Colonial homes hug interior patios, such as Villa Rosa, today a restaurant serving sugary, cheese-filled empanadas and local trout. We later dined even more rambunctiously at Tiestos, where the specialty is clay-pot cooking. Shrimp disappeared from platters in a Cuenca minute, girding us for tomorrow’s immersion in local crafts.
First off was a tour of a factory fashioning the famous Panama hats (so named for the traditional headgear of Ecuadorians building the Panama Canal), then into the countryside to visit guitar-maker Guiterros Uyugueri (bargains beginning at $79). We next encounter an 80-year-old jewelry maker who spins silver into delicate filigree. Then, on to the markets at Gualaceo—one a buzzing myriad of crafts, another a goldmine of food stalls where we wolfed down corn pancakes, then juicy bits of roasted pig.

> **EXTRACTED RECORDS**
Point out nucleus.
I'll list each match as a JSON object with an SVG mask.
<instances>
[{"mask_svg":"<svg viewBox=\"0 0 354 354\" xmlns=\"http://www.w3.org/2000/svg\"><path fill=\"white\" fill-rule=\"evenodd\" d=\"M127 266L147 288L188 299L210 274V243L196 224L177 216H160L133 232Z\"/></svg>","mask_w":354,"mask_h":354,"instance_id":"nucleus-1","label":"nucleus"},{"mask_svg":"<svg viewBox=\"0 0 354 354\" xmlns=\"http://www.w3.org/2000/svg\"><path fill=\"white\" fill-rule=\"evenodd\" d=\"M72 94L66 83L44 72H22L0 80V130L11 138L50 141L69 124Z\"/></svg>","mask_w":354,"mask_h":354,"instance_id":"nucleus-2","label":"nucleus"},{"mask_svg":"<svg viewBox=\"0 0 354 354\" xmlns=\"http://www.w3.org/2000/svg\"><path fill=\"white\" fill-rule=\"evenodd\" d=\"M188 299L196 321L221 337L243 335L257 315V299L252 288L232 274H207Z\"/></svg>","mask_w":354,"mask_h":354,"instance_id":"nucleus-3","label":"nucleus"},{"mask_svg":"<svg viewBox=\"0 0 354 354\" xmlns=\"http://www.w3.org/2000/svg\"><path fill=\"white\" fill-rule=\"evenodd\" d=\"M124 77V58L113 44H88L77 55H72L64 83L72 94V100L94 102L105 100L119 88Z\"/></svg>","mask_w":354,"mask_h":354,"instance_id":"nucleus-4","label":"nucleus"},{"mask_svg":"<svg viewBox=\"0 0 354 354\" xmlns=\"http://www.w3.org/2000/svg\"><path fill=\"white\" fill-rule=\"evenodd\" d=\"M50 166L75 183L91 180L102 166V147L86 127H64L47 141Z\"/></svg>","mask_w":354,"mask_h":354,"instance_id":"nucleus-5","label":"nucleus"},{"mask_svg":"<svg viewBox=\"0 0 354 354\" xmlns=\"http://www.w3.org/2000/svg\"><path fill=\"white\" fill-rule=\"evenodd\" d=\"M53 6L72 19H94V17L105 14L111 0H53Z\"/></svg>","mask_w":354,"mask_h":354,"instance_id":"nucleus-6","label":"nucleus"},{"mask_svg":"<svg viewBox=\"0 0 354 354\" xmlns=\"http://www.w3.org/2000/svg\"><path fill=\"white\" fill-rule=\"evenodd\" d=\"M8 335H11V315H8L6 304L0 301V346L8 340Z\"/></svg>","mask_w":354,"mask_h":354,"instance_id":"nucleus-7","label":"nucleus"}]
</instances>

> **TASK INSTRUCTIONS**
a) Summarize the Cuenca travel excerpt in two sentences.
b) Reproduce word for word the passage of the Cuenca travel excerpt that begins with the words containing "Colonial homes hug" and ends with "of roasted pig.".

> **OUTPUTS BY TASK**
a) Colonial homes hug interior patios, and the travelers dined on cheese-filled empanadas and trout at Villa Rosa and on clay-pot cooking, including shrimp, at Tiestos. Their crafts outing took them to a Panama hat factory, a guitar maker in the countryside, an 80-year-old jeweler who makes silver filigree, and the Gualaceo markets, where they ate corn pancakes and roasted pig.

b)
Colonial homes hug interior patios, such as Villa Rosa, today a restaurant serving sugary, cheese-filled empanadas and local trout. We later dined even more rambunctiously at Tiestos, where the specialty is clay-pot cooking. Shrimp disappeared from platters in a Cuenca minute, girding us for tomorrow’s immersion in local crafts.
First off was a tour of a factory fashioning the famous Panama hats (so named for the traditional headgear of Ecuadorians building the Panama Canal), then into the countryside to visit guitar-maker Guiterros Uyugueri (bargains beginning at $79). We next encounter an 80-year-old jewelry maker who spins silver into delicate filigree. Then, on to the markets at Gualaceo—one a buzzing myriad of crafts, another a goldmine of food stalls where we wolfed down corn pancakes, then juicy bits of roasted pig.